Feb 04

Use Enthought for scientific python

I’ve spent many hours attempting to install numpy and scipy from source on both Linux at work and Mac OS X at home. I could never get the big speedups possible from good numerical libraries like BLAS and ATLAS. Enthought’s one-click install python distribution turned out to be the perfect solution.

I highly recommend checking out the Enthought Python Distribution (EPD): http://www.enthought.com/products/epd.php. The free license is just fine for most everything, and the academic license can get you the full version. I did try to register for the academic license, but I found it was a bit tough to actually cache in on… you need to use a special link they send via email, which I didn’t see until I had accidentally installed the FREE version by mistake.

Super easy install: it just takes some computer time, not careful human babysitting.  And the best part is it actually works right out of the box!

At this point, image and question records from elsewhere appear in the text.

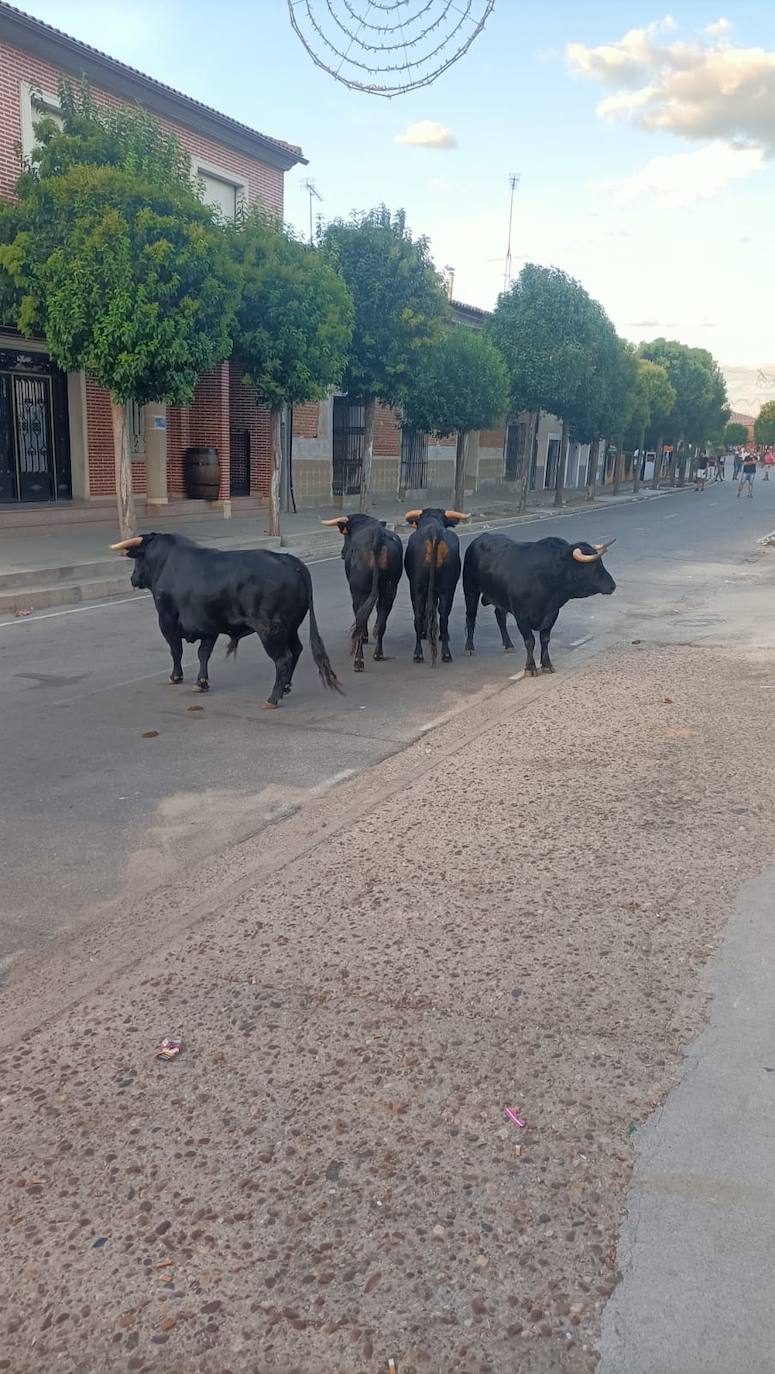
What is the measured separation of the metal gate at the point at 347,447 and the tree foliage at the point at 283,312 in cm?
1141

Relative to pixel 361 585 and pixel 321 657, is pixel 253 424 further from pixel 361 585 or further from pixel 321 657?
pixel 321 657

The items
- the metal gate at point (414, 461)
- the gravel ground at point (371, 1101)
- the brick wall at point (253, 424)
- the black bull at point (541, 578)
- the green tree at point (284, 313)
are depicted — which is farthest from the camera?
the metal gate at point (414, 461)

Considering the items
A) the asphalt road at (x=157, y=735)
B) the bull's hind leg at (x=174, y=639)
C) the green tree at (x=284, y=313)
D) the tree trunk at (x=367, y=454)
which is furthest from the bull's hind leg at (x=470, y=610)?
the tree trunk at (x=367, y=454)

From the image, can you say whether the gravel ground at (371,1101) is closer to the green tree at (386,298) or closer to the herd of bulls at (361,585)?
the herd of bulls at (361,585)

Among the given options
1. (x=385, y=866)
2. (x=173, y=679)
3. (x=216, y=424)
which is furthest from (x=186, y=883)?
(x=216, y=424)

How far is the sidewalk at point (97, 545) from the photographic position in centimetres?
1374

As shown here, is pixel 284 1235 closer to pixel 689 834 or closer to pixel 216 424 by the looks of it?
pixel 689 834

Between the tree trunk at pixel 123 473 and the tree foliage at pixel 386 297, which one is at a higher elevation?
the tree foliage at pixel 386 297

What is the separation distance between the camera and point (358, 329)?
23109mm

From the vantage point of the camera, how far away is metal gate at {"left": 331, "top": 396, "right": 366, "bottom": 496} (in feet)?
98.9

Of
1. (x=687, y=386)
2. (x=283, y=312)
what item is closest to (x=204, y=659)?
(x=283, y=312)

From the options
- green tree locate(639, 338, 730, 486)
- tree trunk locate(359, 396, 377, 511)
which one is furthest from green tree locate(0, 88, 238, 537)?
green tree locate(639, 338, 730, 486)

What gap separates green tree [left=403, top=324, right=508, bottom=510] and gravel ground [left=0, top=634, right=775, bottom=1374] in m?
21.7

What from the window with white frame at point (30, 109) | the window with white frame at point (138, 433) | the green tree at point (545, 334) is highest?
the window with white frame at point (30, 109)
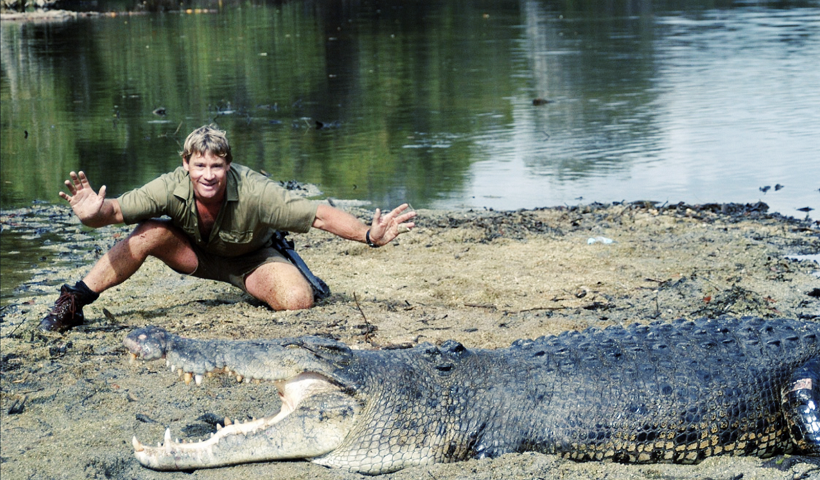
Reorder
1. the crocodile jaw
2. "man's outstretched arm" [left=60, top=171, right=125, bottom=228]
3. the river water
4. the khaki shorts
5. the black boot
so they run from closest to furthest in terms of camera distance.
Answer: the crocodile jaw → "man's outstretched arm" [left=60, top=171, right=125, bottom=228] → the black boot → the khaki shorts → the river water

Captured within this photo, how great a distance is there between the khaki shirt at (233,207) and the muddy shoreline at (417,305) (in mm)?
480

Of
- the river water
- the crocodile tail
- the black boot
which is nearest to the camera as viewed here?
the crocodile tail

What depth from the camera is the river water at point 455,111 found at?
8125 mm

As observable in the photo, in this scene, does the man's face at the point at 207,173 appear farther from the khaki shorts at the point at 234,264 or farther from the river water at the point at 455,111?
the river water at the point at 455,111

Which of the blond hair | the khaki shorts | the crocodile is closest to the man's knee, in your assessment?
the khaki shorts

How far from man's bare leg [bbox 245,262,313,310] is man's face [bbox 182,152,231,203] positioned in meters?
0.59

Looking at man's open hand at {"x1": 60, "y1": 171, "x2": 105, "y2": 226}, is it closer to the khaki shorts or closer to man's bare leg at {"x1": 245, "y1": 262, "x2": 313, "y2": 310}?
the khaki shorts

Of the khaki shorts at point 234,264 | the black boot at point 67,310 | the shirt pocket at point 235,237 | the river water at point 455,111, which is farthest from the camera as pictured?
the river water at point 455,111

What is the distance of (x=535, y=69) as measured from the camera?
15031 mm

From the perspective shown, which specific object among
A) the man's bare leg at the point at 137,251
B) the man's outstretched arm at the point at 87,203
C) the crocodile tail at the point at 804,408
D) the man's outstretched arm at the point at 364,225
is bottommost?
the crocodile tail at the point at 804,408

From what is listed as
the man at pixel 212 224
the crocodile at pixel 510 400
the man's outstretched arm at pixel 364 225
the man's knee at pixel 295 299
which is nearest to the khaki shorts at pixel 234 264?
the man at pixel 212 224

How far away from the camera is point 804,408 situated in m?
3.38

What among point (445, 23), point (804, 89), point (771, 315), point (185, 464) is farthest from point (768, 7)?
point (185, 464)

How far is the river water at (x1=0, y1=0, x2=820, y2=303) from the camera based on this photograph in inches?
320
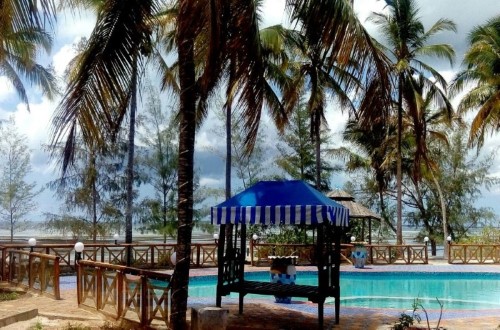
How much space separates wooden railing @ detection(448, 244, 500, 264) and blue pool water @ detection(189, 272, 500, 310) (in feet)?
10.9

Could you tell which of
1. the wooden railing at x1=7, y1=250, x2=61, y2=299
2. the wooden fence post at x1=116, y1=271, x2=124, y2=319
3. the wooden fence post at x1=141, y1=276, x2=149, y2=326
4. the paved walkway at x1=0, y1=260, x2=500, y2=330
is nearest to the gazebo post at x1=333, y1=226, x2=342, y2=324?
the paved walkway at x1=0, y1=260, x2=500, y2=330

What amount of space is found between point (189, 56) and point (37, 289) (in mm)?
6314

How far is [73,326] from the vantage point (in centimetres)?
766

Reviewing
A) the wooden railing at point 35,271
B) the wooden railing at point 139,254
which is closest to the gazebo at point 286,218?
the wooden railing at point 35,271

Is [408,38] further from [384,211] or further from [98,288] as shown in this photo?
[98,288]

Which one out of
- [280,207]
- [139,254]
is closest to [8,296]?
[280,207]

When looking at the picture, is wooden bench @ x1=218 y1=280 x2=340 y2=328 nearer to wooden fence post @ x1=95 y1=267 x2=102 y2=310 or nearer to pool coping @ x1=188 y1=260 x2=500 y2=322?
pool coping @ x1=188 y1=260 x2=500 y2=322

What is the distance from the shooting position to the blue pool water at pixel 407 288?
12.7m

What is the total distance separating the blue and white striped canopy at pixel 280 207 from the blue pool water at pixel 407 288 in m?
4.50

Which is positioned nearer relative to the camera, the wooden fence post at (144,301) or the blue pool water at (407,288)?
the wooden fence post at (144,301)

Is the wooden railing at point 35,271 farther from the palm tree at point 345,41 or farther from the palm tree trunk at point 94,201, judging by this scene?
the palm tree trunk at point 94,201

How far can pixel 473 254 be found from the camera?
69.3 ft

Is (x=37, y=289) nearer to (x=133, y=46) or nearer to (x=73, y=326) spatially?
(x=73, y=326)

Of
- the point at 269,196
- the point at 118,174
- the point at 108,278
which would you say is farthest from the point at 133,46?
the point at 118,174
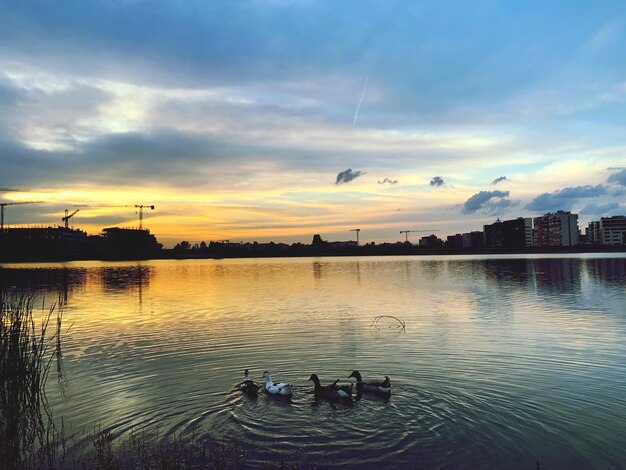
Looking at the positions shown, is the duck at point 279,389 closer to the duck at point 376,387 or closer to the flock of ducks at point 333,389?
the flock of ducks at point 333,389

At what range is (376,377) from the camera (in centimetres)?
2022

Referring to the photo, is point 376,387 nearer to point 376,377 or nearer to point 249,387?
point 376,377

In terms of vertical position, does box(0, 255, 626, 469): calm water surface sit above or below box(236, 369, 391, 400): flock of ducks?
below

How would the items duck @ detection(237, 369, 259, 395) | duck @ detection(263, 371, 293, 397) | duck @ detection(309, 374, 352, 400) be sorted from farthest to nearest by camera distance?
duck @ detection(237, 369, 259, 395) → duck @ detection(263, 371, 293, 397) → duck @ detection(309, 374, 352, 400)

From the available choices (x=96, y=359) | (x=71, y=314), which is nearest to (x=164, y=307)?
(x=71, y=314)

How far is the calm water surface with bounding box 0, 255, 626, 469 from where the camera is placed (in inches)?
518

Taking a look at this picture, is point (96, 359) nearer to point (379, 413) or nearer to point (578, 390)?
point (379, 413)

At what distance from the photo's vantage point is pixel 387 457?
1230 cm

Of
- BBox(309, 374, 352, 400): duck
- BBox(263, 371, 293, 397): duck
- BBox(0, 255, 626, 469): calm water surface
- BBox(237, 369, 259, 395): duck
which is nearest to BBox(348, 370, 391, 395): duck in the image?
BBox(0, 255, 626, 469): calm water surface

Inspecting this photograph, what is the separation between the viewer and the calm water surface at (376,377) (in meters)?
13.1

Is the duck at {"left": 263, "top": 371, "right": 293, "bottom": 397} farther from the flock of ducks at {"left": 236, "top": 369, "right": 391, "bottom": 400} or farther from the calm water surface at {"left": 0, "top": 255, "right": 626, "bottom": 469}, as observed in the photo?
the calm water surface at {"left": 0, "top": 255, "right": 626, "bottom": 469}

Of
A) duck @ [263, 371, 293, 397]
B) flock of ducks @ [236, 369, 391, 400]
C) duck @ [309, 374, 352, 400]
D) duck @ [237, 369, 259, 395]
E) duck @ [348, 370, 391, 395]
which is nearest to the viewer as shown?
duck @ [309, 374, 352, 400]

For example, here’s a simple benchmark for numerical computing: compute the matrix product X^TX, where X is a matrix with LOTS of rows (specifically, half a million rows by 64 columns).

import numpy as np
import time

X = np.random.randn( 500000, 64 )

tstart = time.time()
np.dot( X.T, X )

print '%.2f sec' % (time.time()-tstart)

The product’s result is just a 64-by-64 matrix, but it takes a while to do, and proper use of numerical libraries can make a HUGE difference.

Linux 64 self-built numpy without ATLAS 40.13 sec
Linux x86 self-built numpy with ATLAS 1.92 sec
Linux x86 numpy installed by CS dept. 1.34 sec
Linux x86 Enthought 0.75 sec

Holy cow! EPD’s execution is almost twice as fast as the ATLAS-optimized numpy maintained by the Brown CS technical staff. Doubtlessly this is due to its efficient use of Intel’s Math Kernel Library. Even a self-built ATLAS implementation cannot seem to compete with this.

Comparison to Matlab

For matrix multiplication, Matlab appears to be much faster even than Enthought. Running the following similar test takes only 0.30 seconds, which is roughly a 2x improvement on the EPD.

X = randn( 500000, 64 );
R = X'*X;
fprintf( '%.2f sec\n', toc );

Please let me know if you have ideas about how to speed up numpy even more! I do like Matlab a lot for its rock solid core libraries, but I eventually want to move to a more open-source software ecosystem.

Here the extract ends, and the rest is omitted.